*GOAL:*
Copy out every line of the data exactly.

*PROVIDED MATERIAL:*
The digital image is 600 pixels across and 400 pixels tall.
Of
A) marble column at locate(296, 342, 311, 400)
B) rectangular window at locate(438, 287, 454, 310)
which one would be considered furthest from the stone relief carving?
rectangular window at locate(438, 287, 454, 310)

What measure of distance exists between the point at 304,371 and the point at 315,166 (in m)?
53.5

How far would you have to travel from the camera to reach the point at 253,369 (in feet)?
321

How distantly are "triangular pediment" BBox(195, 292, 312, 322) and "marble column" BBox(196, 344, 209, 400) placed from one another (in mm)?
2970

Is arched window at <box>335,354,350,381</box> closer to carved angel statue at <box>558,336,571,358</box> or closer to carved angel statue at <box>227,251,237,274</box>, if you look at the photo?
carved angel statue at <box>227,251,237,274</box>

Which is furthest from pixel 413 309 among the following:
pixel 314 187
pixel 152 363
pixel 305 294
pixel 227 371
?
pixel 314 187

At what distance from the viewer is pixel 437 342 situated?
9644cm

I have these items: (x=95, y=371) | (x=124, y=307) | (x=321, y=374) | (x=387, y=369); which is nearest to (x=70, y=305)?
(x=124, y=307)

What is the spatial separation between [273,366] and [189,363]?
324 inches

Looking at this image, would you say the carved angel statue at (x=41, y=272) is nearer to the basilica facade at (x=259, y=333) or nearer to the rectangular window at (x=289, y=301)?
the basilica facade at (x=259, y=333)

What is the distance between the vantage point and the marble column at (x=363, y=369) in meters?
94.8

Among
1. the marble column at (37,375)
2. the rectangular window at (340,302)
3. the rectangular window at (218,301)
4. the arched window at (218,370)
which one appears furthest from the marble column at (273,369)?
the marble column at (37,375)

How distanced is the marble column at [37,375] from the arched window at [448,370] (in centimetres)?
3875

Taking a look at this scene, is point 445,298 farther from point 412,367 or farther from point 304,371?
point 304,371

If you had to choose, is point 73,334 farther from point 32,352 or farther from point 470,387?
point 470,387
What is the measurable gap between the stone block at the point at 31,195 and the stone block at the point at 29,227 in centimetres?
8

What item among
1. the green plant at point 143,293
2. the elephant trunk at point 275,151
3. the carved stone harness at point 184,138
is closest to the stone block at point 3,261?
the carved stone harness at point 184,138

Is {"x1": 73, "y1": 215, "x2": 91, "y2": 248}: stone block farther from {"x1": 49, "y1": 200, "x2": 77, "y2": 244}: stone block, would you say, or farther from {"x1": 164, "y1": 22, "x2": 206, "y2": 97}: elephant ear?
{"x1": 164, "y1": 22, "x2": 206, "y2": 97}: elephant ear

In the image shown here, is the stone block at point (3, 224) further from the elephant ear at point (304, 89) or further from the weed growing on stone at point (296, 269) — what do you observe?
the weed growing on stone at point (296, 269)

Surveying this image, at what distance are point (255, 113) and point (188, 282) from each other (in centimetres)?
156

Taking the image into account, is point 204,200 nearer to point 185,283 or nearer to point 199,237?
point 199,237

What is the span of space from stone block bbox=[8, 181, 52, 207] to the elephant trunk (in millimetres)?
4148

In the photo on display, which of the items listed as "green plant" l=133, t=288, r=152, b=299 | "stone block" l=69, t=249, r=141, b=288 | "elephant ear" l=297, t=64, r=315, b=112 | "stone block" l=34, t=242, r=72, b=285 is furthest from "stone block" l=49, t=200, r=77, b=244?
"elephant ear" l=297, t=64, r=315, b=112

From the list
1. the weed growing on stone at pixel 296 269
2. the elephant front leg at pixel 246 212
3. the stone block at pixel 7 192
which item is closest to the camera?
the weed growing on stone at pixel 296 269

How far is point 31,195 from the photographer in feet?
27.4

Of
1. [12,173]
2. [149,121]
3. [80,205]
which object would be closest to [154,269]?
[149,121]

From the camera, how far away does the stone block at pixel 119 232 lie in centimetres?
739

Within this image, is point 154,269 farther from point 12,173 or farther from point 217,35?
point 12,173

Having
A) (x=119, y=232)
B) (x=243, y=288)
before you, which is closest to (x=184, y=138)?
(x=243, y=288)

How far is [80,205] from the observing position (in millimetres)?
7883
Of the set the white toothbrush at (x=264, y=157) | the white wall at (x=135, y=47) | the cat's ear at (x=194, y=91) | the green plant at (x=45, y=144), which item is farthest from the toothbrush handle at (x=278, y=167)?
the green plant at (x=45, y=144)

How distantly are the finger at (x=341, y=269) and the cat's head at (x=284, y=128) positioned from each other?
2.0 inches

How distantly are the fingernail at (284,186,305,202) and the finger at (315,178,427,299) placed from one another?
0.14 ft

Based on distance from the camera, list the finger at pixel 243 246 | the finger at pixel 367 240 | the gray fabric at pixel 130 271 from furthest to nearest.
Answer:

*FULL RESPONSE:*
The digital image is 600 pixels across and 400 pixels tall.
Of
A) marble column at locate(296, 342, 311, 400)
B) rectangular window at locate(438, 287, 454, 310)
which one would be considered furthest from the stone relief carving?
rectangular window at locate(438, 287, 454, 310)

What measure of distance exists between the point at 304,371 and the point at 315,166 (in m)?
53.5

How far would you have to travel from the camera to reach the point at 253,369 (in feet)?
321

How distantly are "triangular pediment" BBox(195, 292, 312, 322) and "marble column" BBox(196, 344, 209, 400) placed from one another (in mm)?
2970

Is arched window at <box>335,354,350,381</box> closer to carved angel statue at <box>558,336,571,358</box> or closer to carved angel statue at <box>227,251,237,274</box>, if you look at the photo?
carved angel statue at <box>227,251,237,274</box>

Which is furthest from pixel 413 309 among the following:
pixel 314 187
pixel 152 363
pixel 305 294
pixel 227 371
?
pixel 314 187

At what distance from the viewer is pixel 437 342 situated?
9644cm

I have these items: (x=95, y=371) | (x=124, y=307) | (x=321, y=374) | (x=387, y=369); which is nearest to (x=70, y=305)?
(x=124, y=307)

What is the spatial separation between [273,366] and [189,363]?
324 inches

Looking at this image, would you say the carved angel statue at (x=41, y=272) is nearer to the basilica facade at (x=259, y=333) or nearer to the rectangular window at (x=289, y=301)?
the basilica facade at (x=259, y=333)

What is the distance between the vantage point and the marble column at (x=363, y=369) in meters?
94.8

Among
1. the marble column at (37,375)
2. the rectangular window at (340,302)
3. the rectangular window at (218,301)
4. the arched window at (218,370)
which one appears furthest from the marble column at (273,369)?
the marble column at (37,375)

How distanced is the marble column at [37,375] from the arched window at [448,370] (in centimetres)?
3875

Taking a look at this scene, is point 445,298 farther from point 412,367 or farther from point 304,371?
point 304,371

If you had to choose, is point 73,334 farther from point 32,352 or farther from point 470,387?
point 470,387
What is the measurable gap between the stone block at the point at 31,195 and the stone block at the point at 29,227 in centimetres?
8

What item among
1. the green plant at point 143,293
2. the elephant trunk at point 275,151
3. the carved stone harness at point 184,138
is closest to the stone block at point 3,261?
the carved stone harness at point 184,138

Is {"x1": 73, "y1": 215, "x2": 91, "y2": 248}: stone block farther from {"x1": 49, "y1": 200, "x2": 77, "y2": 244}: stone block, would you say, or farther from {"x1": 164, "y1": 22, "x2": 206, "y2": 97}: elephant ear?
{"x1": 164, "y1": 22, "x2": 206, "y2": 97}: elephant ear

In the image shown here, is the stone block at point (3, 224) further from the elephant ear at point (304, 89) or further from the weed growing on stone at point (296, 269) — what do you observe?
the weed growing on stone at point (296, 269)

Surveying this image, at what distance are point (255, 113) and point (188, 282) from each other (in centimetres)?
156

Taking the image into account, is point 204,200 nearer to point 185,283 or nearer to point 199,237?
point 199,237

What is the span of space from stone block bbox=[8, 181, 52, 207] to the elephant trunk (in millimetres)?
4148

In the photo on display, which of the items listed as "green plant" l=133, t=288, r=152, b=299 | "stone block" l=69, t=249, r=141, b=288 | "elephant ear" l=297, t=64, r=315, b=112 | "stone block" l=34, t=242, r=72, b=285 is furthest from "stone block" l=49, t=200, r=77, b=244?
"elephant ear" l=297, t=64, r=315, b=112

From the list
1. the weed growing on stone at pixel 296 269
2. the elephant front leg at pixel 246 212
3. the stone block at pixel 7 192
which item is closest to the camera?
the weed growing on stone at pixel 296 269

How far is point 31,195 from the photographer in feet?
27.4

Of
1. [12,173]
2. [149,121]
3. [80,205]
which object would be closest to [154,269]?
[149,121]

From the camera, how far away does the stone block at pixel 119 232 lie in centimetres?
739

Within this image, is point 154,269 farther from point 12,173 or farther from point 217,35?
point 12,173

Having
A) (x=119, y=232)
B) (x=243, y=288)
before you, which is closest to (x=184, y=138)?
(x=243, y=288)

How far is [80,205] from the observing position (in millimetres)?
7883
Of the set the white toothbrush at (x=264, y=157) | the white wall at (x=135, y=47) | the cat's ear at (x=194, y=91) | the green plant at (x=45, y=144), which item is farthest from the toothbrush handle at (x=278, y=167)?
the green plant at (x=45, y=144)

How distantly are the finger at (x=341, y=269) and the cat's head at (x=284, y=128) positioned from each other?
2.0 inches

How distantly are the fingernail at (284,186,305,202) and the finger at (315,178,427,299) placed from one another?
0.14 ft

Based on distance from the camera, list the finger at pixel 243 246 | the finger at pixel 367 240 | the gray fabric at pixel 130 271 from furthest to nearest.
Answer:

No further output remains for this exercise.